Aiden watched the man in front of him closely. The sweat on his brow kept breaking out no matter how many times he dabbed rhythmically at it with his handkerchief and on his upper lip but that could be from the exertion of walking through somewhere this size. Somehow though, Aiden thought it was because of a different reason. The pleasant-looking man didn’t have so much enthusiasm as before. Nor did he smile so much as frown. He jumped at every small noise. He kept looking behind him as though sensing something there. And his hands shook. Aiden saw him trying to force them to stop but he could see. So it wasn’t just them who were experiencing things. This thought oddly pleased him.
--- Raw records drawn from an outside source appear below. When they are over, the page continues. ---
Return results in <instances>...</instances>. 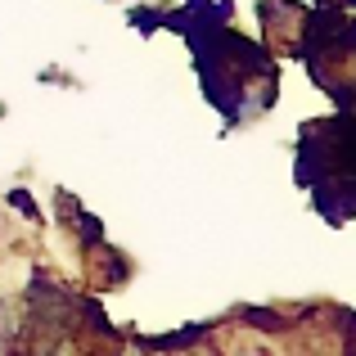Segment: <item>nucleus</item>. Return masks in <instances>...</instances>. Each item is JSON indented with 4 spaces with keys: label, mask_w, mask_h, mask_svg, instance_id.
<instances>
[]
</instances>
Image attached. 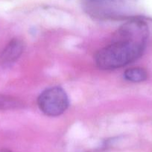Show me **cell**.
<instances>
[{
  "mask_svg": "<svg viewBox=\"0 0 152 152\" xmlns=\"http://www.w3.org/2000/svg\"><path fill=\"white\" fill-rule=\"evenodd\" d=\"M23 107L20 99L9 95L0 94V110H15Z\"/></svg>",
  "mask_w": 152,
  "mask_h": 152,
  "instance_id": "8992f818",
  "label": "cell"
},
{
  "mask_svg": "<svg viewBox=\"0 0 152 152\" xmlns=\"http://www.w3.org/2000/svg\"><path fill=\"white\" fill-rule=\"evenodd\" d=\"M148 27L140 19L124 23L108 45L95 56V65L102 70H115L137 60L142 55L148 38Z\"/></svg>",
  "mask_w": 152,
  "mask_h": 152,
  "instance_id": "6da1fadb",
  "label": "cell"
},
{
  "mask_svg": "<svg viewBox=\"0 0 152 152\" xmlns=\"http://www.w3.org/2000/svg\"><path fill=\"white\" fill-rule=\"evenodd\" d=\"M86 11L97 18H111L119 16L124 0H83Z\"/></svg>",
  "mask_w": 152,
  "mask_h": 152,
  "instance_id": "3957f363",
  "label": "cell"
},
{
  "mask_svg": "<svg viewBox=\"0 0 152 152\" xmlns=\"http://www.w3.org/2000/svg\"><path fill=\"white\" fill-rule=\"evenodd\" d=\"M40 111L48 117H58L63 114L69 105V100L65 91L55 86L43 91L37 99Z\"/></svg>",
  "mask_w": 152,
  "mask_h": 152,
  "instance_id": "7a4b0ae2",
  "label": "cell"
},
{
  "mask_svg": "<svg viewBox=\"0 0 152 152\" xmlns=\"http://www.w3.org/2000/svg\"><path fill=\"white\" fill-rule=\"evenodd\" d=\"M25 45L22 40L13 39L10 40L0 53V63L9 65L14 63L24 51Z\"/></svg>",
  "mask_w": 152,
  "mask_h": 152,
  "instance_id": "277c9868",
  "label": "cell"
},
{
  "mask_svg": "<svg viewBox=\"0 0 152 152\" xmlns=\"http://www.w3.org/2000/svg\"><path fill=\"white\" fill-rule=\"evenodd\" d=\"M0 152H13V151L7 149V148H1V149H0Z\"/></svg>",
  "mask_w": 152,
  "mask_h": 152,
  "instance_id": "52a82bcc",
  "label": "cell"
},
{
  "mask_svg": "<svg viewBox=\"0 0 152 152\" xmlns=\"http://www.w3.org/2000/svg\"><path fill=\"white\" fill-rule=\"evenodd\" d=\"M124 77L131 83H142L147 80L148 74L144 68L136 67L127 69L124 73Z\"/></svg>",
  "mask_w": 152,
  "mask_h": 152,
  "instance_id": "5b68a950",
  "label": "cell"
}]
</instances>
Continuing along they came to another door. It led to a bathroom that contained a small bath and toilet, nothing fancy like the bathrooms in the house with their decorative tiling and complementary flooring; this was just a plain, white bathroom. The room next door mirrored the previous one exactly. The next room down on their left was a staff room. It had large comfy chairs and a small kitchen area and a toilet that led off from it. The last room they came to - and they were extremely glad it was the last - was at the end of the corridor facing them. They pushed the heavy double doors and they squeaked open with an unusual sucking sensation, a bit like the old plastic doors some supermarkets used to have to separate the chilled section from the un-chilled Richard recalled, feeling his age, onto an unusual looking room that was full of strange looking machines and devices. The room was very big, the biggest in this part of the house.

“This must be the treatment room.” Mr. Matlock muttered, morbidly fascinated.

It was very intimidating and oppressing just standing in the doorway. They weren’t in a hurry to explore the room, so they just stayed at the door, Aiden becoming increasingly panicked for now apparent reason, while Mr. Matlock took his notes. Scribbling furiously Richard Matlock did not see one of the curtains billow out, as if disturbed by a gust of wind. But he did see at the back of the room a stack of papers fly off a table onto the floor.              

Aiden turned to him with great fear in his eyes and Richard looked just as scared as him, but he said in a calm voice “There is always a logical explanation for things; you just have to look for it. Maybe the air from out here rushed in when we opened the door and that’s what caused that to happen.” Even so, he was shaking as he said this. “I’ve finished here anyway” he said over his shoulder. “Shall we get back?” and he turned to see the back of the young man disappearing down the corridor without him.